__TO DO__: Repeat, exactly and alone, every line from the line that contains "Based on this captured" to the end of the entries.

Dataset records:

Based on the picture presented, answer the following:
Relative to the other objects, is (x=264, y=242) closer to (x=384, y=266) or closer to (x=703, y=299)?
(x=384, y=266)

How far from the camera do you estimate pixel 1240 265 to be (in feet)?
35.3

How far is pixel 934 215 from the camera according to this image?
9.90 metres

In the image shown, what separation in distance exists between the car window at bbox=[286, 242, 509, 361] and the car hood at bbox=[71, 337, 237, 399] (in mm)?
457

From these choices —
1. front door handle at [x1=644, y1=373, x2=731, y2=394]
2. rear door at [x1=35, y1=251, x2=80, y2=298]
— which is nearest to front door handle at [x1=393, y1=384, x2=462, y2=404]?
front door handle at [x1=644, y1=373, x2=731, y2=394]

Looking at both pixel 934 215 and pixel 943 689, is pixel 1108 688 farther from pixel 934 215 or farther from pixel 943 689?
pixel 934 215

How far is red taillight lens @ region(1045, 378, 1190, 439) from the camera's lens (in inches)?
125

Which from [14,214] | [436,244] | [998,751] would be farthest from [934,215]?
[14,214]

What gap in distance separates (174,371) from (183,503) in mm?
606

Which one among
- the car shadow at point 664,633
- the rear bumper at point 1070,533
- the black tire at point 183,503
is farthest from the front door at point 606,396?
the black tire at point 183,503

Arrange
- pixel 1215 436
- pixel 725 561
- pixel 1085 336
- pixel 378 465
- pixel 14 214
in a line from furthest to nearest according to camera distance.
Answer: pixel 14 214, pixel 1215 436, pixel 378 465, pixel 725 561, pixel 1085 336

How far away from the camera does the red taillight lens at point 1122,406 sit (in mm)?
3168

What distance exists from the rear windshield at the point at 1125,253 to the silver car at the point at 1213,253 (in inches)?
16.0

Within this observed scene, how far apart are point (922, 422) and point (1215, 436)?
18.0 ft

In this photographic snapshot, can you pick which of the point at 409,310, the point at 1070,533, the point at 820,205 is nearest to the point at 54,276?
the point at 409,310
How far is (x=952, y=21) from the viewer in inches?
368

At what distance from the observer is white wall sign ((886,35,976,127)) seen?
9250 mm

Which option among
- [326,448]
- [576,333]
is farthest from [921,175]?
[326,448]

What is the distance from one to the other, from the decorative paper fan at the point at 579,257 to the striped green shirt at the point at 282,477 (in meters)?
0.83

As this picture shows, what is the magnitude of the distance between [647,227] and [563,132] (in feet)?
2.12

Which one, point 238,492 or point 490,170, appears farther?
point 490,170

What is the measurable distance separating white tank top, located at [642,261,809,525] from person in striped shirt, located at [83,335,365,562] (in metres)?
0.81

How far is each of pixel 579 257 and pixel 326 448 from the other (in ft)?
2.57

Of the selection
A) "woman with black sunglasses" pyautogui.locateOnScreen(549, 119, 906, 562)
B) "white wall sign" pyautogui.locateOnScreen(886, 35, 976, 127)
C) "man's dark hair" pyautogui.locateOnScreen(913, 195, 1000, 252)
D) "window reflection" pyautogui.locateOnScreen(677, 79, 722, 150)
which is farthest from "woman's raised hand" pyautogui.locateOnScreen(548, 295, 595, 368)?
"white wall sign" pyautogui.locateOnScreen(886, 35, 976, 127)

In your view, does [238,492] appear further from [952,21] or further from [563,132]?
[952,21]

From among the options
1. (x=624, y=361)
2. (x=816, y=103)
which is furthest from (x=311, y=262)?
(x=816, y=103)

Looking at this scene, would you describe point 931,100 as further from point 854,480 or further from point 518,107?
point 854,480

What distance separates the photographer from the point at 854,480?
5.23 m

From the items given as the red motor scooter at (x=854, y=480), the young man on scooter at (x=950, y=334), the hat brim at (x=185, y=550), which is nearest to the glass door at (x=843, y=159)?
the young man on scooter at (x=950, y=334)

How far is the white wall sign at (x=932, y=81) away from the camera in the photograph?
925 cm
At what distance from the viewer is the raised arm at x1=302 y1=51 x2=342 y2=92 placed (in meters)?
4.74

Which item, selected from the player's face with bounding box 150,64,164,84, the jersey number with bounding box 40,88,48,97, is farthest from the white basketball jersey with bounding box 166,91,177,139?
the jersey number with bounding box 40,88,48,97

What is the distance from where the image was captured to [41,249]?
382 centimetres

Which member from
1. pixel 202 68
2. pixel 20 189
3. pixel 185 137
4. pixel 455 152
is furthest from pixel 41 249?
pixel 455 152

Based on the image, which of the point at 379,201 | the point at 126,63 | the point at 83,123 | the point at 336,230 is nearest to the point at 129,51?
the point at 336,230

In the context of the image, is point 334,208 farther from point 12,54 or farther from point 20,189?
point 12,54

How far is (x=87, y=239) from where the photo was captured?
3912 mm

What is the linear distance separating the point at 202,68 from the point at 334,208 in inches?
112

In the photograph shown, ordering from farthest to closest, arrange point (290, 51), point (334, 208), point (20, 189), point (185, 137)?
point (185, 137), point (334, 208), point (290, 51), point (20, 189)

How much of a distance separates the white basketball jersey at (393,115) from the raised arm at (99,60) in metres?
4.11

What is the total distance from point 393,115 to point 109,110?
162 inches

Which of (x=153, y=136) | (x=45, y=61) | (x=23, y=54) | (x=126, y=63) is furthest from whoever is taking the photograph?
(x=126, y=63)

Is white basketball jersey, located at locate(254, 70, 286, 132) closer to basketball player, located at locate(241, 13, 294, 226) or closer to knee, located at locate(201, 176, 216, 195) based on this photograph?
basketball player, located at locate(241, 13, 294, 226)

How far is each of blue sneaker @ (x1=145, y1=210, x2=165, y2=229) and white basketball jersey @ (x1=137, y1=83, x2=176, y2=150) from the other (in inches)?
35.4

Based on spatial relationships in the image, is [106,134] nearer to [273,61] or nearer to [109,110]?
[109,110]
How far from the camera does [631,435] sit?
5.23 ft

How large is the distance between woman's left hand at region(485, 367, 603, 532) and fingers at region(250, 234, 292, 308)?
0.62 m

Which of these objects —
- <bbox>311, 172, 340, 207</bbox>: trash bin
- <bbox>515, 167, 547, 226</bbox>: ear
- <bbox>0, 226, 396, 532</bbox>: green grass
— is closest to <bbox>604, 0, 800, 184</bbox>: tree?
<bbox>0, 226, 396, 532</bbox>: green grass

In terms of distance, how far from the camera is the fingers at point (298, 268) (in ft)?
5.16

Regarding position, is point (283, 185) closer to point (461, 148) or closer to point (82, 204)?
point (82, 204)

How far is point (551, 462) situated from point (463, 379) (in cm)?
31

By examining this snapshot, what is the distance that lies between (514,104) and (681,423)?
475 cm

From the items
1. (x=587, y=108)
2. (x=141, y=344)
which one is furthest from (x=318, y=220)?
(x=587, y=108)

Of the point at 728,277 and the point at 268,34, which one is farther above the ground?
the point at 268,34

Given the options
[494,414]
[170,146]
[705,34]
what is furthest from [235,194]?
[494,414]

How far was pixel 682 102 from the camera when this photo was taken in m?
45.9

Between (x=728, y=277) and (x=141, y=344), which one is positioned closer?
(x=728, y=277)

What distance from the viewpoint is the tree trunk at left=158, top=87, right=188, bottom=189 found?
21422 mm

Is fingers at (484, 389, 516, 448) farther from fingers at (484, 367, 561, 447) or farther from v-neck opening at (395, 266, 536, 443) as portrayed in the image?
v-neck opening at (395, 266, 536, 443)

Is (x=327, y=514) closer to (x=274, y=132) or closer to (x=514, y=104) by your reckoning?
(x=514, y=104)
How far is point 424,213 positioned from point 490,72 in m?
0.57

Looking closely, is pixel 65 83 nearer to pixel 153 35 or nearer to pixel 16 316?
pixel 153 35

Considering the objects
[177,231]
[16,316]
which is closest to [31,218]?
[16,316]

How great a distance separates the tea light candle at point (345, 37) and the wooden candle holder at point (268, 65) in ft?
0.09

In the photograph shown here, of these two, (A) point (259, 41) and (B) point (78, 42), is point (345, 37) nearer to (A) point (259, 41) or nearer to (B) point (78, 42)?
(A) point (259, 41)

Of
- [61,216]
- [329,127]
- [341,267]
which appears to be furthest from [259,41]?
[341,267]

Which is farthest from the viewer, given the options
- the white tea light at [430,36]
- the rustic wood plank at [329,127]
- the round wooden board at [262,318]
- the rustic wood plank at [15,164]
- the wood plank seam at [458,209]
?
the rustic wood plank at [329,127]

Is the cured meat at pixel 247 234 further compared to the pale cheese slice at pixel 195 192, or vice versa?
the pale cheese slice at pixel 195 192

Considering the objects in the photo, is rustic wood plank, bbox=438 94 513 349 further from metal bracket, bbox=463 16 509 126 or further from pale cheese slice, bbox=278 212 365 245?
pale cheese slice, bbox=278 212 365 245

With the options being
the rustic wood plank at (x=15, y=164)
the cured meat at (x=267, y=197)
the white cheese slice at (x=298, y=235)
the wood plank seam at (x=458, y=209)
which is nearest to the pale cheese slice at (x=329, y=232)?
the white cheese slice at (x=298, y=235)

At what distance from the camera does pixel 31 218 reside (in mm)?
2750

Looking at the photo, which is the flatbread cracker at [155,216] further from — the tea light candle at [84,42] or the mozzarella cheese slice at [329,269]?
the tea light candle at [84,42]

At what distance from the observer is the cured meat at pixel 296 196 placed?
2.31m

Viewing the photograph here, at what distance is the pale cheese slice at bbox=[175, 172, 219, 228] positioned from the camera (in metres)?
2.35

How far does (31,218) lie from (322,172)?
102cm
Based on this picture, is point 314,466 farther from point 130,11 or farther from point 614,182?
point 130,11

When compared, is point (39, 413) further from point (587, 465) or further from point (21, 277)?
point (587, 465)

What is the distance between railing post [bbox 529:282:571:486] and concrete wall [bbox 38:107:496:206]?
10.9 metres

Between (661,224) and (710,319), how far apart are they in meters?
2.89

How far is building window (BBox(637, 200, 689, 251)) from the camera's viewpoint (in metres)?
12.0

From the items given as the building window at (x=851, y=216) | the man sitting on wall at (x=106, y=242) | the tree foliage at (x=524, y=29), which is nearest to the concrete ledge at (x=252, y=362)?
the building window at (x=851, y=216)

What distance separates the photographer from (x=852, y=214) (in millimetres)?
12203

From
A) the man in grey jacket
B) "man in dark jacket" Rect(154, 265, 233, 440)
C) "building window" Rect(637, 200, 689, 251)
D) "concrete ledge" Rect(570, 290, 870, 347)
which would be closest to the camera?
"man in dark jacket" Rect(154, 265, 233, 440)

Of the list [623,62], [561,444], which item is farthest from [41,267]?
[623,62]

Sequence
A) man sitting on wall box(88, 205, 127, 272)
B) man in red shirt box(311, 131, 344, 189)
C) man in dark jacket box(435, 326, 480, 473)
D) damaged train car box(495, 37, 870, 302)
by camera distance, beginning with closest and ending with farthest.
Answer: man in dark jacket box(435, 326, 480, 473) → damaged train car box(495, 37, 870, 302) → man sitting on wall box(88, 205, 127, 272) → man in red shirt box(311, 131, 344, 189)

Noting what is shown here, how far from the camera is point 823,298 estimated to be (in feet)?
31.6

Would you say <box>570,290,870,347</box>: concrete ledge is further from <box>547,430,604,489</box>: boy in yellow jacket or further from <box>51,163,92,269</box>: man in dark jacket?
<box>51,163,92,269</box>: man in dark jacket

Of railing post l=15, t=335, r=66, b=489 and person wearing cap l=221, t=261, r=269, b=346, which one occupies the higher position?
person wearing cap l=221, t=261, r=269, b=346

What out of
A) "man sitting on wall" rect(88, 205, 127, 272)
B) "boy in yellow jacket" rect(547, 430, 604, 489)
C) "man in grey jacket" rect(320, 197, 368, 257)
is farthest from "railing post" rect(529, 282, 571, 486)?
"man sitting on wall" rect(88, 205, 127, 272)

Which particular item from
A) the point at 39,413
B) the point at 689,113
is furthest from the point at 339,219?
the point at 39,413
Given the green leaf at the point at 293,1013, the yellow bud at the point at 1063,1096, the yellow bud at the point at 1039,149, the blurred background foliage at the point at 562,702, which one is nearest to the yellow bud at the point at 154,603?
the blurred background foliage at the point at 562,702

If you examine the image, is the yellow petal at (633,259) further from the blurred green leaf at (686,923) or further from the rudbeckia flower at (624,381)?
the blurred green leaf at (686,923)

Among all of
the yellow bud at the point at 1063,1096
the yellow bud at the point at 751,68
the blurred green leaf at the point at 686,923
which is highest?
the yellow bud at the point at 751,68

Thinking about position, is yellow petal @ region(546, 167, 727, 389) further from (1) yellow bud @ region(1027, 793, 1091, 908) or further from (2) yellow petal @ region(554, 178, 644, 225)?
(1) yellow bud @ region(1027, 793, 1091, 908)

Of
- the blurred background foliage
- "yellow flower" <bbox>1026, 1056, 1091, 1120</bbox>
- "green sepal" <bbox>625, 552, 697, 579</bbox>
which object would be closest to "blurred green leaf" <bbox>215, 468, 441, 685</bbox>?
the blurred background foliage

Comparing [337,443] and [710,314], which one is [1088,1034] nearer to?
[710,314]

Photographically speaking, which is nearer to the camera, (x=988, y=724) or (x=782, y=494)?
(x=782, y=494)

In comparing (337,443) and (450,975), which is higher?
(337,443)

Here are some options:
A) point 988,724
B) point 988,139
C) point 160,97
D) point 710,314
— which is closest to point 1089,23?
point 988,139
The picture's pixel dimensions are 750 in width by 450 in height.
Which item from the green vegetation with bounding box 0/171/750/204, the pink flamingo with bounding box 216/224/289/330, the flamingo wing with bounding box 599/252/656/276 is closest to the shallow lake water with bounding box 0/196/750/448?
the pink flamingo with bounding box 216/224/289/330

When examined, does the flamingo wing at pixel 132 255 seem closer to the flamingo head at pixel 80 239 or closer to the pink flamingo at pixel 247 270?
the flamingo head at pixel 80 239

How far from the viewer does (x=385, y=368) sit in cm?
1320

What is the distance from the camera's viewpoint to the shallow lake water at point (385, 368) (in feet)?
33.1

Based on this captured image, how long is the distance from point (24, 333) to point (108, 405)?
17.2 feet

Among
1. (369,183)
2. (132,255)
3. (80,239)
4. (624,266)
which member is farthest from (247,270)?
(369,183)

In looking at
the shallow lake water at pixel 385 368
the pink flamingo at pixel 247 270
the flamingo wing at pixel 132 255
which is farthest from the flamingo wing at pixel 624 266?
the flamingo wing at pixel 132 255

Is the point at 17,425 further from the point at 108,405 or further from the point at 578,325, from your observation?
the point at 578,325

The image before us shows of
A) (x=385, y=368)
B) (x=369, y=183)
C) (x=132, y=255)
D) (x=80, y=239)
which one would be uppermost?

__SOLUTION TO THIS EXERCISE__:
Based on this captured image, how long is the distance from point (24, 333) to point (108, 405)?
17.2 feet

Among
1. (369,183)
2. (132,255)
3. (80,239)
4. (624,266)
which member is farthest from (247,270)?
(369,183)

In looking at
the shallow lake water at pixel 385 368
the pink flamingo at pixel 247 270
the flamingo wing at pixel 132 255
which is farthest from the flamingo wing at pixel 624 266?
the flamingo wing at pixel 132 255

Is the point at 17,425 further from the point at 108,405 or further from the point at 578,325, from your observation?
the point at 578,325

The image before us shows of
A) (x=385, y=368)
B) (x=369, y=183)
C) (x=132, y=255)
D) (x=80, y=239)
which one would be uppermost?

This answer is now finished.